Thursday, July 9, 2009

Dynamic Content Using jQuery, AJAX and PHP

A friend recently asked me to help him update his aging portfolio. In its first inception, the portfolio had used Flash and other technologies to spark interest from potential web design firms looking for a graphic artist. This time around though, he wanted to use a singular layout and design that would change only when and where necessary. I immediately thought AJAX.

Many sites today use AJAX for a variety of different things but one of the most common is to dynamically change the content on a given page based on user input. There are various different AJAX frameworks out there that can do this...script.aculo.us, jQuery, mooTools just to name a few. I personally prefer jQuery in combination with PHP mostly because of familiarity but to each his own.

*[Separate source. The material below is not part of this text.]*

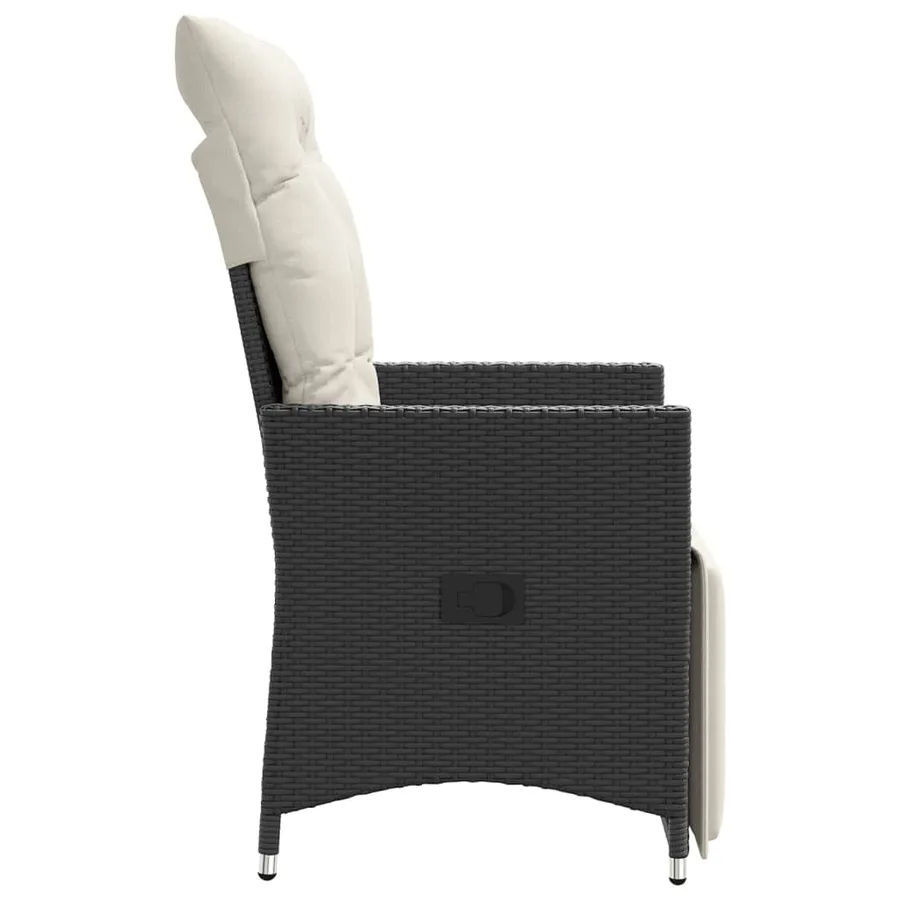 Chaise inclinable de jardin avec coussins noir résine tressée - 5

The basic concept is simple...
  • User provides input usually via interaction with the site such as clicking a link
  • The action calls a javascript function that makes an AJAX call to a server side program
  • Based on the interaction, our server side program will be responsible for sending content back to the AJAX function.
  • The AJAX function executes 'success' code that updates/changes content on the page based on what was returned by the server side program.
In my friends case, he wanted to pull in content from other html pages and display them when a visitor clicked on the navigation links on his pages. First, each navigation link was setup to call the soon to be written AJAX function very similar to this...

<a href="javascript:updateLiveContent('photos');">My Navigation Link</a>

Next, I wrote the Javascript function that was responsible for making the Ajax call using the jQuery framework.

function updateLiveContent(page){
$.ajax({
type:"POST",
url:"updateLiveContent.php",
data:"page=" + page,
cache:false,
dataType:"text",
success: function(data){
$("#content").html(data);
}
});
}

The function makes an ajax call using an $.ajax initializer. The important parts here are
  • url - Tells the ajax object which document on the server to request and send data to
  • data - The query string to send to the document defined by url
  • dataType - The type of data you will be returning from your server side application
  • success - The function that will process and update all page content
The ajax object immediately calls the document given by url (in our case updateLiveContent.php) and waits for any data that might be returned by the server side application. Let's look at updateLiveContent.php...

<?php
$template = $_REQUEST["page"];
$siteUrl = "http://www.mywebsite.com/";
$html = file_get_contents($siteUrl . $template . ".html");
echo $html;
?>


Our PHP file requests the page variable from our ajax call and then gets the contents of an html file based on the siteUrl and template variables. After it has pulled the content in, it simply echos it out right back to the ajax script. Our ajax object then fires its success event which proceeds to change the inner html of a div that has an id of content.